Problem to work on:
Pick out every line in the entries below that contains the word "closest", matching case exactly, and copy each of those lines.

— begin Data section —

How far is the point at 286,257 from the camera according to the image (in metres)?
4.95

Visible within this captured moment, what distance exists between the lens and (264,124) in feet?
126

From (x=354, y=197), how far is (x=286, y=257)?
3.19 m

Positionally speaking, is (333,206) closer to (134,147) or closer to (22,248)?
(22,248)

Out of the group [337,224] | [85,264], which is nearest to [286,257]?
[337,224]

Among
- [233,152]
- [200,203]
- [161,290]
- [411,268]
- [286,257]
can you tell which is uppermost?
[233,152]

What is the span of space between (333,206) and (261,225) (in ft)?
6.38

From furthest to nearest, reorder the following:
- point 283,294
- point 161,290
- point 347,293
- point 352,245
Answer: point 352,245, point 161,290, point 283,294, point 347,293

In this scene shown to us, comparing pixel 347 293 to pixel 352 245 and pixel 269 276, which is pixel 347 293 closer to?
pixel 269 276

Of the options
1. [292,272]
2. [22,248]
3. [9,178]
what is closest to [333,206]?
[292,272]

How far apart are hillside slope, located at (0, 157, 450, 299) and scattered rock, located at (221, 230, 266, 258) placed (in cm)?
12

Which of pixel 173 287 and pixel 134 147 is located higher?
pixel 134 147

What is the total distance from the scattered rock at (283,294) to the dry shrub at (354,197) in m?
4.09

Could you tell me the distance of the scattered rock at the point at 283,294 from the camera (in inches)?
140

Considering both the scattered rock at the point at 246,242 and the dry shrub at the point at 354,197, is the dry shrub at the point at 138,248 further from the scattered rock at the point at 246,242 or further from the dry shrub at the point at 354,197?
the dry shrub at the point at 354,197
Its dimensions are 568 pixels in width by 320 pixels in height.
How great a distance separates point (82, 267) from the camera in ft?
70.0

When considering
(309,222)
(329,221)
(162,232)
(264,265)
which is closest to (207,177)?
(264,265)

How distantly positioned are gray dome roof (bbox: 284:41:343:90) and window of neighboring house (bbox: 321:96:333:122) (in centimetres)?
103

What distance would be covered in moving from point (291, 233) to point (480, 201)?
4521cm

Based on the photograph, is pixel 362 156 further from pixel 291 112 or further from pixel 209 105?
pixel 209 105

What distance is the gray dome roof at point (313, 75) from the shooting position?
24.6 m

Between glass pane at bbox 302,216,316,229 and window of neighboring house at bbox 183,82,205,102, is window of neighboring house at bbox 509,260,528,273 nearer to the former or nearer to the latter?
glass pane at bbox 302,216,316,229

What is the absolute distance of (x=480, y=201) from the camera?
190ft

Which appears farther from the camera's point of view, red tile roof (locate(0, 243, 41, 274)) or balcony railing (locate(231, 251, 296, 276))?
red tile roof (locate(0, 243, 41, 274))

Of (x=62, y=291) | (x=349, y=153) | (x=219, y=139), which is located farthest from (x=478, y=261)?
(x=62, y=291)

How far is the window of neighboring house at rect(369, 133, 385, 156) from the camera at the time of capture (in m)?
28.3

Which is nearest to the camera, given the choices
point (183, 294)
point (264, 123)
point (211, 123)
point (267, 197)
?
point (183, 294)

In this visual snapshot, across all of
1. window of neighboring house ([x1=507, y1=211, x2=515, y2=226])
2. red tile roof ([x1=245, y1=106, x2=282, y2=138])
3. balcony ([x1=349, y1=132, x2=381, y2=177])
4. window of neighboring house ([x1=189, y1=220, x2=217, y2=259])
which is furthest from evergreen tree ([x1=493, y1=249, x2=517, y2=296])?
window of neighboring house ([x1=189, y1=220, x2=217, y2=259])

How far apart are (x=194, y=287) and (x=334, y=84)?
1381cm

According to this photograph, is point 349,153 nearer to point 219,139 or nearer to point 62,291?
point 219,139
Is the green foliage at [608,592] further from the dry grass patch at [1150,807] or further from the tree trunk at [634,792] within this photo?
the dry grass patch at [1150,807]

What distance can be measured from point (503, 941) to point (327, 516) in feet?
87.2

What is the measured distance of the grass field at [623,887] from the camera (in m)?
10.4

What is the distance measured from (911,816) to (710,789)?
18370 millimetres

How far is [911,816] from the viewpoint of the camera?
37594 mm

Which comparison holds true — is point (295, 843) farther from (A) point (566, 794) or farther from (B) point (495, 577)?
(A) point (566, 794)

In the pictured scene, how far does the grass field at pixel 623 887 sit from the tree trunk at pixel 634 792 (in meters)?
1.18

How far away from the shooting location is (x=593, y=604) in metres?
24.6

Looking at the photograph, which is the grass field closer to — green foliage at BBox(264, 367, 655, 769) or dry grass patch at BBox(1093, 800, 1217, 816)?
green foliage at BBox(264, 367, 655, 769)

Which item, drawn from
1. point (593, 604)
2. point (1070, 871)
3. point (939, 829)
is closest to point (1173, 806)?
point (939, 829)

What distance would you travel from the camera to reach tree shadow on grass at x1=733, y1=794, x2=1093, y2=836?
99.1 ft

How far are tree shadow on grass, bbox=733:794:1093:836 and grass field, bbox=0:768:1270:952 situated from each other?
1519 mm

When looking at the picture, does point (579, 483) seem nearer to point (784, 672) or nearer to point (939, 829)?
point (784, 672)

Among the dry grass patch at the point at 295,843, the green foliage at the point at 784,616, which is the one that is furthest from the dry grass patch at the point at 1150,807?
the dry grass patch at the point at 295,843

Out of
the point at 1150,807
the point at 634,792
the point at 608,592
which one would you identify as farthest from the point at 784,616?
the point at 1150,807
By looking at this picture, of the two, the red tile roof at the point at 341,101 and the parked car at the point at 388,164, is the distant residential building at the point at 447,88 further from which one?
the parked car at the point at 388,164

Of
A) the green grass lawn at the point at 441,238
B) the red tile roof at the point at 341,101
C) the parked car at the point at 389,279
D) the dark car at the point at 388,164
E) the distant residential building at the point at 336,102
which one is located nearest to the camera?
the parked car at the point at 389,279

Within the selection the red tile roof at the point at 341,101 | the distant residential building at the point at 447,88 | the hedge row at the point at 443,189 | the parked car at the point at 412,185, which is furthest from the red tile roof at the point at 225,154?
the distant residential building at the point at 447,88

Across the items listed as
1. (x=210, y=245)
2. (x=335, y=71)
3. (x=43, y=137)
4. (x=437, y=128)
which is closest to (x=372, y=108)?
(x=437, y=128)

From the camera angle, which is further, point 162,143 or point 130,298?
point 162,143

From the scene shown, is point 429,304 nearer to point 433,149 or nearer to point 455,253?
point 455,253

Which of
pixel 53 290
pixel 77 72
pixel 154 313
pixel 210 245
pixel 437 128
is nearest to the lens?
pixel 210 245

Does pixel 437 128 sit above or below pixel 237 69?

— end Data section —

Answer to the exercise:
what is closest to [333,206]?
which is closest to (207,177)?
is closest to point (1173, 806)?
which is closest to (x=372, y=108)?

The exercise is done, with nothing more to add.